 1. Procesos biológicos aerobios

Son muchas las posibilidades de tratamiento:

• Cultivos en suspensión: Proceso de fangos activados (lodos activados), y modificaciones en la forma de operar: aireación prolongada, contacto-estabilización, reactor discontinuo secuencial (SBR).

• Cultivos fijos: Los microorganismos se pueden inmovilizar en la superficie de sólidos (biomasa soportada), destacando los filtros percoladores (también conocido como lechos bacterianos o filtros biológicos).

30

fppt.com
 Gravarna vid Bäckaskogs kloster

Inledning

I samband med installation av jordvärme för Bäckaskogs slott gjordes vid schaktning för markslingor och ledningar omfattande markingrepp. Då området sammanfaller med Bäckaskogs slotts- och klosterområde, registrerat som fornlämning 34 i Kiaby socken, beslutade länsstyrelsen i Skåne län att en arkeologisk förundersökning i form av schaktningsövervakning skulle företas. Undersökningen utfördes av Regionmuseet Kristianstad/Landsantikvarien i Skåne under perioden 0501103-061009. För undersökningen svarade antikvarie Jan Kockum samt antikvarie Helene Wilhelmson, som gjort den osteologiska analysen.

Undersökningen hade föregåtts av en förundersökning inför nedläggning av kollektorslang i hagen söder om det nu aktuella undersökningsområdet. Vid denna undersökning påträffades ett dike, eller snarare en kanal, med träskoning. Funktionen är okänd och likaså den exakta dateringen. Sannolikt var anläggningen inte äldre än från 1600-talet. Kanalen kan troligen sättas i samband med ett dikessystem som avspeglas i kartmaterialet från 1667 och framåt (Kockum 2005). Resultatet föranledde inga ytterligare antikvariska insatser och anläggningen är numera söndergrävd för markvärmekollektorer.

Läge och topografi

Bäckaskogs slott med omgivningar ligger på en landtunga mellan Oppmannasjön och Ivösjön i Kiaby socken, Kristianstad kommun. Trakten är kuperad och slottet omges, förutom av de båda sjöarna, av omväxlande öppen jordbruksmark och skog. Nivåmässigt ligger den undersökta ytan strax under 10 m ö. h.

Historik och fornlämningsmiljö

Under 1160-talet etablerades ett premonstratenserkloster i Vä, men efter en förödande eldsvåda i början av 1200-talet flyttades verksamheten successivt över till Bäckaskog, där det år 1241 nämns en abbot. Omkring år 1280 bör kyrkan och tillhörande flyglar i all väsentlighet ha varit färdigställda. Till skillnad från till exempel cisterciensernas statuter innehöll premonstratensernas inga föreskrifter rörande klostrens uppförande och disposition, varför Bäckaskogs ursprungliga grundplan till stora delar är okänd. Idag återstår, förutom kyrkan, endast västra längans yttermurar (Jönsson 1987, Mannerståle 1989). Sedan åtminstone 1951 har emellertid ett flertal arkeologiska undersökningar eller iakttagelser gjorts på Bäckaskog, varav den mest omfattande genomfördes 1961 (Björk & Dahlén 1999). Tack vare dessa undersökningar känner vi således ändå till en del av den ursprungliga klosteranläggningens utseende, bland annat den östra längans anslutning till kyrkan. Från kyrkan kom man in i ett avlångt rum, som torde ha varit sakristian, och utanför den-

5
........
__THE PROBLEM__: Could you repeat exactly the lines above from the line with "Son muchas las" up to and including the line with "I samband med installation", and only those?

__SOLUTION__:
Son muchas las posibilidades de tratamiento:

• Cultivos en suspensión: Proceso de fangos activados (lodos activados), y modificaciones en la forma de operar: aireación prolongada, contacto-estabilización, reactor discontinuo secuencial (SBR).

• Cultivos fijos: Los microorganismos se pueden inmovilizar en la superficie de sólidos (biomasa soportada), destacando los filtros percoladores (también conocido como lechos bacterianos o filtros biológicos).

30

fppt.com
 Gravarna vid Bäckaskogs kloster

Inledning

I samband med installation av jordvärme för Bäckaskogs slott gjordes vid schaktning för markslingor och ledningar omfattande markingrepp. Då området sammanfaller med Bäckaskogs slotts- och klosterområde, registrerat som fornlämning 34 i Kiaby socken, beslutade länsstyrelsen i Skåne län att en arkeologisk förundersökning i form av schaktningsövervakning skulle företas. Undersökningen utfördes av Regionmuseet Kristianstad/Landsantikvarien i Skåne under perioden 0501103-061009. För undersökningen svarade antikvarie Jan Kockum samt antikvarie Helene Wilhelmson, som gjort den osteologiska analysen.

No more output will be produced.